His stomach drops. He raises his eyes to hers, opens his mouth, but nothing comes out. Are they really going to do this now? Here? Like this?

Last spring, he thought they were on the cusp of something new. Back when they spent every free moment at the lab together. When she laughed with him and hovered over his shoulder solving crossword clues before he could get to them. When she left him secret notes in piles of letter tiles. When she held his hand on the rollercoaster.

But things between them always have to be so complicated. Nothing has been the same since he witnessed her shame that night he drove her home. She withdrew from him, throwing herself into work and avoiding any hint of socializing. She took four weeks of vacation over the summer, in two week chunks, eating away at years of banked time off. He has no idea where she went during that time.

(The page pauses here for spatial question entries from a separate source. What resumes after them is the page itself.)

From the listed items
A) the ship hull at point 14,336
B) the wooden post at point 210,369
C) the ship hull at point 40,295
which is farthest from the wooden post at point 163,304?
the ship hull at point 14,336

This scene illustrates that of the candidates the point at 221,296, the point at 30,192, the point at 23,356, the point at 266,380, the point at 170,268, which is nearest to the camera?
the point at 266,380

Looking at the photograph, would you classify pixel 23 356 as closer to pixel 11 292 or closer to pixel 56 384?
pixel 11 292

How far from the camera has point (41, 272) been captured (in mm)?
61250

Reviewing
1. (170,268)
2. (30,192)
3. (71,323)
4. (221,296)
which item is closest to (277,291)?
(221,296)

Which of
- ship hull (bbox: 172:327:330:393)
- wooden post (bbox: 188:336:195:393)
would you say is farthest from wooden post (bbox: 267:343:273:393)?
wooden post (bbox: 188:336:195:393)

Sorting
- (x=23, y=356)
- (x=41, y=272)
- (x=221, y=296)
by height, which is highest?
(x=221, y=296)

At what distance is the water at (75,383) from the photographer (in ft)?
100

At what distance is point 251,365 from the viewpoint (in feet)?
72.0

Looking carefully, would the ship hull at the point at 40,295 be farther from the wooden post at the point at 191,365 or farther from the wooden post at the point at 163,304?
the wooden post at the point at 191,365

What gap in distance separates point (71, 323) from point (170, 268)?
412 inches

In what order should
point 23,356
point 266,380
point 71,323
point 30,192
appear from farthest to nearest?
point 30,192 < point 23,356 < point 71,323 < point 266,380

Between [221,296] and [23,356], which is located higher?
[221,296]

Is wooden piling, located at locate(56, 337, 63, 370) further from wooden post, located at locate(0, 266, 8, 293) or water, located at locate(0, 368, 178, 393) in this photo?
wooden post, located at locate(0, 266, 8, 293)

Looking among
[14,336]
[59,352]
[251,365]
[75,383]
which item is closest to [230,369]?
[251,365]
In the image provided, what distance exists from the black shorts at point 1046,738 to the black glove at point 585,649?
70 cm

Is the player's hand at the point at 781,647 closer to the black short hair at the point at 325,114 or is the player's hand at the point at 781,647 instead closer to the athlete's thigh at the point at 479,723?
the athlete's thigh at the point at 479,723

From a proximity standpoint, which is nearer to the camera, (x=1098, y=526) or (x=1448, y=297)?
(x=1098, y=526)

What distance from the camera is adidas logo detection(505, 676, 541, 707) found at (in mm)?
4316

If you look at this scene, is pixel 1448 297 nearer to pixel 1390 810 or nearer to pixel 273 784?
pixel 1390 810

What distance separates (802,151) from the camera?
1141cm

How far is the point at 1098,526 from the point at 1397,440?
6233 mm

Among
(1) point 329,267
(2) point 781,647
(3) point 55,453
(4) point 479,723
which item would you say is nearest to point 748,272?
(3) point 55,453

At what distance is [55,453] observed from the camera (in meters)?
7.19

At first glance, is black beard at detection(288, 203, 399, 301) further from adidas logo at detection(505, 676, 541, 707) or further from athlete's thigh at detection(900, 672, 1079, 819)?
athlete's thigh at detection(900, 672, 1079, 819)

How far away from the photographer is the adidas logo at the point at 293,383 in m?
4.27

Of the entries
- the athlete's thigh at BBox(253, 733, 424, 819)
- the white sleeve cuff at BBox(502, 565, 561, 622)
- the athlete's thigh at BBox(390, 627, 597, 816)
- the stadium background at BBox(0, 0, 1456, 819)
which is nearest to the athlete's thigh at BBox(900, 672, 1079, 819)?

He knows that when she came back that second time, she seemed a little better. A little more balanced. But by then the tiles were tucked away in a drawer, gone but not forgotten.

"Why do you think I moved to Vegas?" she asks rhetorically. He knows why. He knows the choice they both made.

He has yet to say a word. His mind is reeling. Maybe she's right. Maybe it's time – past time – to stop talking around this. Five and half years they've been working together, making each other alternately euphoric and miserable.

"Look," she says, carrying on in the face of his mute shock. "I know our relationship has been complicated. It's probably my fault. It's probably, definitely, my fault."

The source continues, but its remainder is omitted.